The last two weeks have been filled with enough “shock and awe” to last me for a while: the bombing in Boston and the chase for its perpetrators, the explosion in West, Texas, and, finally, the Senate vote on gun background checks. Despite my horror, I haven’t commented much on the first two. They’ve been covered in great detail by the media. In fact, the television “talking heads,” having to fill hours with endless chit chat during lulls in the action, became a major distraction. However, I felt compelled to say something about the Senate vote.
Most polls indicate at least 90% of Americans support gun background checks (80% of gun owners!), including a Quinnipiac University poll conducted at the beginning of April. So, it was shocking to hear of the bill’s defeat. One of the problems is that national issues like this are highly skewed by regional interests: both chambers of Congress are elected by small districts or states, not the country as a whole. These polls were based on a national sampling.
So, I spent much of my free time this week crafting my statement, voicing my opinion in a way for which I’m best suited: visually. Here is my op-ed piece and my latest poster from the Chamomile Tea Party:
Interestingly, when I put the poster out there on the net, many took it as an indictment against the 2nd Amendment. But this wasn’t the genesis for this poster at all. Yes, I am a fervent gun control advocate —within certain contexts.

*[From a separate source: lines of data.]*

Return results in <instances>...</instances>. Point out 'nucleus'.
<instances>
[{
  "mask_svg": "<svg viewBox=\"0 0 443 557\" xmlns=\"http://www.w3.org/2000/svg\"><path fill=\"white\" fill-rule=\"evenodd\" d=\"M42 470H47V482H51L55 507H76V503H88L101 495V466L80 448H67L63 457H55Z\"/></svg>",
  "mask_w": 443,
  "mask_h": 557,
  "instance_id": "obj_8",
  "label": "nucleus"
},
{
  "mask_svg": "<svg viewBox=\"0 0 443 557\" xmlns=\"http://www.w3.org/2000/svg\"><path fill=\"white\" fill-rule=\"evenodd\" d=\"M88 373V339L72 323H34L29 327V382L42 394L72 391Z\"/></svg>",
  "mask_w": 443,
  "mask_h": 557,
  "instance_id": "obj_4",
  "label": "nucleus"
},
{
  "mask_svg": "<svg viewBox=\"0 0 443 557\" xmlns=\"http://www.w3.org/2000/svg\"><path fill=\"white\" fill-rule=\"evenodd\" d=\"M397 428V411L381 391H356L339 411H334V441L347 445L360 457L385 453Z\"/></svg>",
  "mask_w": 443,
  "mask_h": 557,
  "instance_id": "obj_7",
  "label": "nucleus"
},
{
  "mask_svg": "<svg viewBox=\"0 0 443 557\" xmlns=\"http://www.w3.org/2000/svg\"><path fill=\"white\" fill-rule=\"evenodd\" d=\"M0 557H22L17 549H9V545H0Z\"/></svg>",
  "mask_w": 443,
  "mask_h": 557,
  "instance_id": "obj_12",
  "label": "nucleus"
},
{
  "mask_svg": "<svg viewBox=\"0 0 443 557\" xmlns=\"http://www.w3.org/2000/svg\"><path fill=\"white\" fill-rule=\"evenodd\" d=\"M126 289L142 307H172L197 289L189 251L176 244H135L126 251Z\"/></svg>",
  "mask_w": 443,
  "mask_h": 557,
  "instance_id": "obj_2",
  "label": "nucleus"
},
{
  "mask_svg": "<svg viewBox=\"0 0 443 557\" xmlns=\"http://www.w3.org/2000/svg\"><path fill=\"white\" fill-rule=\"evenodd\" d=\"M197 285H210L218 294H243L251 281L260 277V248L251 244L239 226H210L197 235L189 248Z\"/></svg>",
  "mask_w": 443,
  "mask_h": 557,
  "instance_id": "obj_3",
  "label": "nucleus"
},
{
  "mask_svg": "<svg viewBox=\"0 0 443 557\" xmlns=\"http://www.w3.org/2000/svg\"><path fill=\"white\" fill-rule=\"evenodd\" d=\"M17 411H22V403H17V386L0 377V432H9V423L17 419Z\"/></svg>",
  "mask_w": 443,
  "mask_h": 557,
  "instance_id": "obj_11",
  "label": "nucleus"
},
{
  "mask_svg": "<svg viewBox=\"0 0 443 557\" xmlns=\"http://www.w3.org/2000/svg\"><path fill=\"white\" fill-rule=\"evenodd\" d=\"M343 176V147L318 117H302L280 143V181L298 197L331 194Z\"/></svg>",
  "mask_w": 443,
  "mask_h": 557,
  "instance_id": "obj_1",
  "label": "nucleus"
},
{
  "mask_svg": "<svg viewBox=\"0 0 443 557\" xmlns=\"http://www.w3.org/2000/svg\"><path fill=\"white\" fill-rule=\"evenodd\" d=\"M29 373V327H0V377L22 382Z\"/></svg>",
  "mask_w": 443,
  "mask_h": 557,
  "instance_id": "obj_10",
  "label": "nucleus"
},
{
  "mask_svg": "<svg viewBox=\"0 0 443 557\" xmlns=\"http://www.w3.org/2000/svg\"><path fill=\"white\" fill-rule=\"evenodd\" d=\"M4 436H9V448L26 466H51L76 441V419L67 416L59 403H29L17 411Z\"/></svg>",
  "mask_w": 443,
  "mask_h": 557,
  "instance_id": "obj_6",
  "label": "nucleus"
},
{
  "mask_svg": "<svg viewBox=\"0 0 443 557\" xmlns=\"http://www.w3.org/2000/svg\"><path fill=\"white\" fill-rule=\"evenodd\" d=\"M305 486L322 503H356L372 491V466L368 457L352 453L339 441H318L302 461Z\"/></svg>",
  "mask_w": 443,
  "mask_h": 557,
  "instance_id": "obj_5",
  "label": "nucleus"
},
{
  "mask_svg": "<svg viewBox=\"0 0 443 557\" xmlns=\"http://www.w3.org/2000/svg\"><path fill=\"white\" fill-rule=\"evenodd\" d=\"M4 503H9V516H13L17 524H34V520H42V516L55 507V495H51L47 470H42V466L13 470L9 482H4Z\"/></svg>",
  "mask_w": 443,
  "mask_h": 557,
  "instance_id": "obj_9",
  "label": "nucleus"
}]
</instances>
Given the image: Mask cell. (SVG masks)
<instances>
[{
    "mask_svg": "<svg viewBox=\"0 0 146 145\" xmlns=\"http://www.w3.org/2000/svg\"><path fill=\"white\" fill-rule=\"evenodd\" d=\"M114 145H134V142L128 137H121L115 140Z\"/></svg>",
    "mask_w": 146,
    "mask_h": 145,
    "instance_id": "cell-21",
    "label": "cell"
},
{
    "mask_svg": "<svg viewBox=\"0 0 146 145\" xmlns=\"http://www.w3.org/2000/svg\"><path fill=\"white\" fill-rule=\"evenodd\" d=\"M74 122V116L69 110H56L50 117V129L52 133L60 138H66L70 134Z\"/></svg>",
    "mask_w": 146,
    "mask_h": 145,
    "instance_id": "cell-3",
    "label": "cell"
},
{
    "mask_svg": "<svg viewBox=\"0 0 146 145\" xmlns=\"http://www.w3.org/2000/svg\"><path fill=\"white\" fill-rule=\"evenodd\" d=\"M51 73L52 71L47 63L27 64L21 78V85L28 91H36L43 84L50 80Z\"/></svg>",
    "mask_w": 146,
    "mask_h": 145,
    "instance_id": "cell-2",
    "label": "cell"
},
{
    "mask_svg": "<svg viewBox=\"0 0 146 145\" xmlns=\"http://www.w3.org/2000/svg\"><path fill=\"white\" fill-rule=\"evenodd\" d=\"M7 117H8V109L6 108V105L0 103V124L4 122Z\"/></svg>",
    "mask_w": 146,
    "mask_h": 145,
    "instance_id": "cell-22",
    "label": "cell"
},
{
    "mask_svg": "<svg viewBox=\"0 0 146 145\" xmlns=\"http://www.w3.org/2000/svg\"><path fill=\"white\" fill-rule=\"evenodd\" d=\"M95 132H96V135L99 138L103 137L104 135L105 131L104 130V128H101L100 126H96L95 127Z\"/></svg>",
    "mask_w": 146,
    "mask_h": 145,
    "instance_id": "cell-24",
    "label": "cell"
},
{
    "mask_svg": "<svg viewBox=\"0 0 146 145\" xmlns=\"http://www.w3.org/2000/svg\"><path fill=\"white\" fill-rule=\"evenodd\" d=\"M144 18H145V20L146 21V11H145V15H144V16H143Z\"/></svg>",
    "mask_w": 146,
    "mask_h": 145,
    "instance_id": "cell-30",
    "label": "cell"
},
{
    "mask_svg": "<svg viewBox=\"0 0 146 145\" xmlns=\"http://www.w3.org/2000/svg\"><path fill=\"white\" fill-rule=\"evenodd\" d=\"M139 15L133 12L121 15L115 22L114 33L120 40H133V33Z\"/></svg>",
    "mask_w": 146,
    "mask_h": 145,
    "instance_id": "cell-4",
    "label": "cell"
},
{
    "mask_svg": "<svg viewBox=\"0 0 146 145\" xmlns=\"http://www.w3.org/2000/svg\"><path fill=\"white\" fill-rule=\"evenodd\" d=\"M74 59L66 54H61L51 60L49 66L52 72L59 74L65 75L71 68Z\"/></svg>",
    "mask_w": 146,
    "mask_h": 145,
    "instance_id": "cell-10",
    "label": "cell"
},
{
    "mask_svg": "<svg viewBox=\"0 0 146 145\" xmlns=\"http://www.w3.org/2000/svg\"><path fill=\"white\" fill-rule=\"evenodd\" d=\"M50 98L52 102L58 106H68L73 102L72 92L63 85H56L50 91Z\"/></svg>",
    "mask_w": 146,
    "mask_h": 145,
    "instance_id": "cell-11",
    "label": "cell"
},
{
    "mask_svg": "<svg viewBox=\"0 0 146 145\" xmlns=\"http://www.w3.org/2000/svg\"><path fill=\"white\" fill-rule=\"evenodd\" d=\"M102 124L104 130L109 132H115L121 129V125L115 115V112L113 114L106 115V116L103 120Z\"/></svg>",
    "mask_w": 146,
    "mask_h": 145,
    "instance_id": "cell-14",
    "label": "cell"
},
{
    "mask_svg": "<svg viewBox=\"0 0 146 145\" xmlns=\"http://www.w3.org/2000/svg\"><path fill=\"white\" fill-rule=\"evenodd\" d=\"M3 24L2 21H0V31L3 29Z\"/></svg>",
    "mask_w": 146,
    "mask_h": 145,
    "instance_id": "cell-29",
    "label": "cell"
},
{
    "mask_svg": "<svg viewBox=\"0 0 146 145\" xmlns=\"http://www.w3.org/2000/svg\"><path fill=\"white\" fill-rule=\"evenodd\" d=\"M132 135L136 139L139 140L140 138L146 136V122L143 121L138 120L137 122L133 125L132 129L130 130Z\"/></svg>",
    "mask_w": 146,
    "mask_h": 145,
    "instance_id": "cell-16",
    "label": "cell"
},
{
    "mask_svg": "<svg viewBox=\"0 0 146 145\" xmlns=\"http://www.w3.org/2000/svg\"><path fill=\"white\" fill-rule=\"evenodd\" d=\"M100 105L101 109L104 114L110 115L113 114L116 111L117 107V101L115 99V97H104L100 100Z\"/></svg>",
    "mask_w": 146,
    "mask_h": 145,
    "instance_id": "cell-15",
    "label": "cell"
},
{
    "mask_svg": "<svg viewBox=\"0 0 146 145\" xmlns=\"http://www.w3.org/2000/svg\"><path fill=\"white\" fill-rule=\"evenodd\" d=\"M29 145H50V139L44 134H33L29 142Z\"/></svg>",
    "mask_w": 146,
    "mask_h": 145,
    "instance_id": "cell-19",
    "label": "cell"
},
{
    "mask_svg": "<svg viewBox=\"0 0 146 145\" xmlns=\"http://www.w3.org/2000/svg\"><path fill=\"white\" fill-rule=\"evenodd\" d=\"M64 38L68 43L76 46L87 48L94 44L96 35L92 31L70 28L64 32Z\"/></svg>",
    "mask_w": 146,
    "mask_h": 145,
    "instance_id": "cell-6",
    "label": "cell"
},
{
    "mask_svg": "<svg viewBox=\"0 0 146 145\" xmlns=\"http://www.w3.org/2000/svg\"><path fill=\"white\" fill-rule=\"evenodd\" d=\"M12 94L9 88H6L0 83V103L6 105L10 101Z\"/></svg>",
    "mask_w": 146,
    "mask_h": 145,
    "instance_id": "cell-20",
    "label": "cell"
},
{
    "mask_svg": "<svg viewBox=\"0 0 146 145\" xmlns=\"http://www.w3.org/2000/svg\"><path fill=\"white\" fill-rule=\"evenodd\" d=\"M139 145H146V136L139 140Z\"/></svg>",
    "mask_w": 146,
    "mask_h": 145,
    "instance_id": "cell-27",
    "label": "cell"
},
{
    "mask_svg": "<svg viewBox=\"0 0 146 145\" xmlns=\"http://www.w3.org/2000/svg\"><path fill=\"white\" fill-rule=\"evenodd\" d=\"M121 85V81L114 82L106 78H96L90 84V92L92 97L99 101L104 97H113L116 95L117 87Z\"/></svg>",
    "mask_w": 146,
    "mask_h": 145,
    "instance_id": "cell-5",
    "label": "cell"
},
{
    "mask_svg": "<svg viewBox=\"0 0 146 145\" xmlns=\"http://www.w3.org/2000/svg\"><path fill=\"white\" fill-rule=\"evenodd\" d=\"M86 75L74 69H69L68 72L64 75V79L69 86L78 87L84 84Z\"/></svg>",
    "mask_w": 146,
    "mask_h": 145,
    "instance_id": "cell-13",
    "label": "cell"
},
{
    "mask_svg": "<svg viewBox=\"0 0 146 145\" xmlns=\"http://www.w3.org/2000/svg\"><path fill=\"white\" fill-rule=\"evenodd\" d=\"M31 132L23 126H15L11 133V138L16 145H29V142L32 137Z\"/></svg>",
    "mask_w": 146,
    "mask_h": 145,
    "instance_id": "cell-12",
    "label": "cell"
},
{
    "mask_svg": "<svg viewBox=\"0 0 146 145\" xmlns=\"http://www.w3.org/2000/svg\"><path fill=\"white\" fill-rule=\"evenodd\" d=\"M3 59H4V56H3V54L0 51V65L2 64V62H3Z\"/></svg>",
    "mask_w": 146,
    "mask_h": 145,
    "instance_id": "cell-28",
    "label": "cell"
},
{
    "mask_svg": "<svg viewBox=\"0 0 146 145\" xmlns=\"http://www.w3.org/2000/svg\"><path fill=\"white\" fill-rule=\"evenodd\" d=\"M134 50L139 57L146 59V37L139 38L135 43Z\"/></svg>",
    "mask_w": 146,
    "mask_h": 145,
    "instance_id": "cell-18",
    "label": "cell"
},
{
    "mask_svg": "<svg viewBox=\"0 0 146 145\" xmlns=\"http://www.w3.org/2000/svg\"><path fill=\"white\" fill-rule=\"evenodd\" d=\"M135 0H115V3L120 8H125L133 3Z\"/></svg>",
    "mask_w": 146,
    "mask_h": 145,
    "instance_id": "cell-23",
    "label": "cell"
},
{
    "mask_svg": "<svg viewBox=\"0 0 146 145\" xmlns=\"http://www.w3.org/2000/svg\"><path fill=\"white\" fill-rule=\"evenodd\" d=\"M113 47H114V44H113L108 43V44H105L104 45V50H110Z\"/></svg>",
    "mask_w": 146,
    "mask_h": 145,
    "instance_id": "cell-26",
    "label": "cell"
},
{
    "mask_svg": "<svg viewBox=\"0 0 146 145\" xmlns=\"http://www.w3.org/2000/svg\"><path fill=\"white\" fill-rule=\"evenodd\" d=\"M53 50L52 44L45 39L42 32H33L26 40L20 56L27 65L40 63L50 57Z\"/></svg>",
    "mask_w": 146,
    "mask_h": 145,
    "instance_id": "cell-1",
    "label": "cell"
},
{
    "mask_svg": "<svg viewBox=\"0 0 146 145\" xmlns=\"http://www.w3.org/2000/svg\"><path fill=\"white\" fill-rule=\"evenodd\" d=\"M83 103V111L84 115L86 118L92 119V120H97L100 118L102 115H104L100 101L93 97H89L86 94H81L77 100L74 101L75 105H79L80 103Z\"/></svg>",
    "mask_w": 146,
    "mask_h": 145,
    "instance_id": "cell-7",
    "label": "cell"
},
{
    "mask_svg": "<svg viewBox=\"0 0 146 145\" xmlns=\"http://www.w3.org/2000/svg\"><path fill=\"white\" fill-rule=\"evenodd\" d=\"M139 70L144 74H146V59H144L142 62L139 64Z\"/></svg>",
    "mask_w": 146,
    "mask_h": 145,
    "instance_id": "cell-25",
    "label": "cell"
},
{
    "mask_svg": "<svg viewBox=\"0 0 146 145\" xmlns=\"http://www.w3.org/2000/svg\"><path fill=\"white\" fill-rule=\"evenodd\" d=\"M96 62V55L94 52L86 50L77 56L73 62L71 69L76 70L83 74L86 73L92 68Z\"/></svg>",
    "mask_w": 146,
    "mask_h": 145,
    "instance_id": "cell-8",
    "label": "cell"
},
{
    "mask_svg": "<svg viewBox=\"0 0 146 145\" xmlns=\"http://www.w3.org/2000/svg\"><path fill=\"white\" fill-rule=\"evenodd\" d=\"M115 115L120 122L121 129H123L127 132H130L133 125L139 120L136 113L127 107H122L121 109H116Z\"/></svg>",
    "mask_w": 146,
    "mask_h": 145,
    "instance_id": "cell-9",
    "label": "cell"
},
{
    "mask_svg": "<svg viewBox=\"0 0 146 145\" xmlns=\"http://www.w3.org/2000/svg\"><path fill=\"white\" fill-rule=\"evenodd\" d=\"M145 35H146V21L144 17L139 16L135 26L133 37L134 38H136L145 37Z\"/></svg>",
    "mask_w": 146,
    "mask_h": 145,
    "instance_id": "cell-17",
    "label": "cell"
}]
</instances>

However, this is about the power of money and of Washington lobbyists, including the National Rifle Association.
From the Supreme Court’s ruling that corporations are essentially people who can contribute humongous amounts of money to influence our politicians to the results of this vote, I am indeed shocked. But I’m not surprised.
Background Note: For those of you who are followers of the Chamomile Tea Party posters, this one is not based on a World War II propaganda poster. This propaganda is all mine.